How many times have you watched some ignorant contractor strip an entire lot of fine old trees simply to build an apartment house on say one-third or one-half of the lot. When the new building is completed, the owner of this lot, at a great expense, plants a few small trees, which may take forty years to reach the splendor and dignity of some of the old trees he might have saved.
What is more charming than the veranda or porch built around some stately tree, yet how seldom do you see it done?

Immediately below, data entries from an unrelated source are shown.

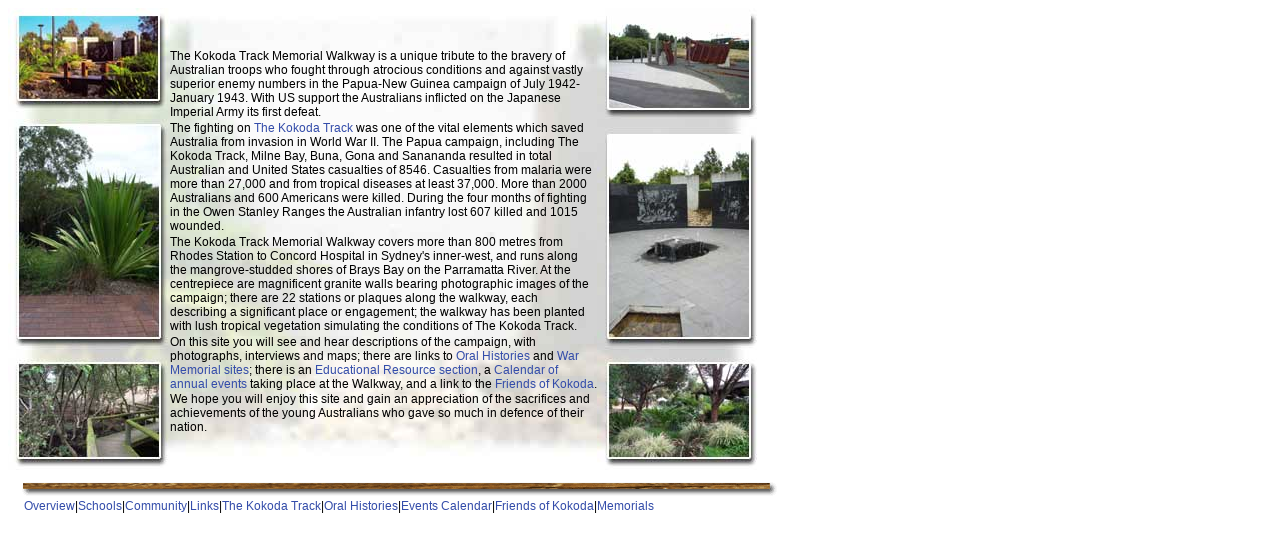

--- FILE ---
content_type: text/html
request_url: http://rosegarden.kokodawalkway.com.au/overview.html
body_size: 1657
content:
<!DOCTYPE HTML PUBLIC "-//W3C//DTD HTML 4.0 Transitional//EN">

<html>
<head>
	<title>Overview</title>
	<link rel="STYLESHEET" type="text/css" href="kokoda.css">
</head>

<body bgcolor="White">
<!-- ImageReady Slices (overview.psd) -->
<TABLE BORDER="0" CELLPADDING="0" CELLSPACING="0">
	<TR>
		<TD>
			<IMG SRC="images/overview_01.jpg" WIDTH="162" HEIGHT="111"></TD>
		<TD ROWSPAN="3" width="427" height="465" background="images/overview_content.jpg">
			<p>The Kokoda Track Memorial Walkway is a unique tribute to the bravery of Australian troops who fought through atrocious conditions and against vastly superior enemy numbers in the Papua-New Guinea campaign of July 1942-January 1943. With US support the Australians inflicted on the Japanese Imperial Army its first defeat.</p>  

<p>The fighting on <a href="the_kokoda_track.html" target="_blank">The Kokoda Track</a> was one of the vital elements which saved Australia from invasion in World War II. The Papua campaign, including The Kokoda Track, Milne Bay, Buna, Gona and Sanananda resulted in total Australian and United States casualties of 8546. Casualties from malaria were more than 27,000 and from tropical diseases at least 37,000. More than 2000 Australians and 600 Americans were killed. During the four months of fighting in the Owen Stanley Ranges the Australian infantry lost 607 killed and 1015 wounded.</p>

<p>The Kokoda Track Memorial Walkway covers more than 800 metres from Rhodes Station to Concord Hospital in Sydney's inner-west, and runs along the mangrove-studded shores of Brays Bay on the Parramatta River. At the centrepiece are magnificent granite walls bearing photographic images of the campaign; there are 22 stations or plaques along the walkway, each describing a significant place or engagement; the walkway has been planted with lush tropical vegetation simulating the conditions of The Kokoda Track.</p>

<p>On this site you will see and hear descriptions of the campaign, with photographs, interviews and maps; there are links to <a href="fs-interviews.html" target="_parent">Oral Histories</a> and <a href="fs-links.html" target="_parent">War Memorial sites</a>; there is an <a href="fs-schools.html" target="_parent">Educational Resource section</a>, a <a href="fs-events.html" target="_parent">Calendar of annual events</a> taking place at the Walkway, and a link to the <a href="fs-friends.html" target="_parent">Friends of Kokoda</a>.</p>

We hope you will enjoy this site and gain an appreciation of the sacrifices and achievements of the young Australians who gave so much in defence of their nation.</TD>
		<TD>
			<IMG SRC="images/overview_03.jpg" WIDTH="162" HEIGHT="111"></TD>
	</TR>
	<TR>
		<TD>
			<IMG SRC="images/overview_04.jpg" WIDTH="162" HEIGHT="231"></TD>
		<TD>
			<IMG SRC="images/overview_05.jpg" WIDTH="162" HEIGHT="231"></TD>
	</TR>
	<TR>
		<TD>
			<IMG SRC="images/overview_06.jpg" WIDTH="162" HEIGHT="123"></TD>
		<TD>
			<IMG SRC="images/overview_07.jpg" WIDTH="162" HEIGHT="123"></TD>
	</TR>
</TABLE>
<!-- End ImageReady Slices -->
<!--Footer-->
<table width="794" cellspacing="0" cellpadding="4" border="0">
<tr>
    <td valign="top"><img src="images/footer_wood.gif" width=790 height=22 border=0 alt="">
	&nbsp;&nbsp;&nbsp;&nbsp;<a href="fs-overview.html" target="_top">Overview</a>|<a href="fs-schools.html" target="_top">Schools</a>|<a href="fs-community.html" target="_top">Community</a>|<a href="fs-links.html" target="_top">Links</a>|<a href="the_kokoda_track.html" target="_blank">The Kokoda Track</a>|<a href="fs-interviews.html" target="_top">Oral Histories</a>|<a href="fs-events.html" target="_top">Events Calendar</a>|<a href="fs-friends.html" target="_top">Friends of Kokoda</a>|<a href="fs-memorials.html" target="_top">Memorials</a></td>
</tr>
</table>
<!--End Footer-->

</body>
</html>



--- FILE ---
content_type: text/css
request_url: http://rosegarden.kokodawalkway.com.au/kokoda.css
body_size: 504
content:
P{
margin-top: 2px;
margin-bottom: 1px;

}

div.search_float {
    text-align: right;
    float: right;
    width: 400px;
}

You may say to yourself that the City has no right to supervise the trees on a man's property; he can do what he likes with his own. This we think is not right. If one man wantonly destroys the trees on his ground, he is doing an injury to his neighbor and to the entire community.
We feel that it is entirely within the province of the City to supervise a man's trees just as much as it is to look after the health of the same man's neighbors by making him comply with the City sanitary requirements.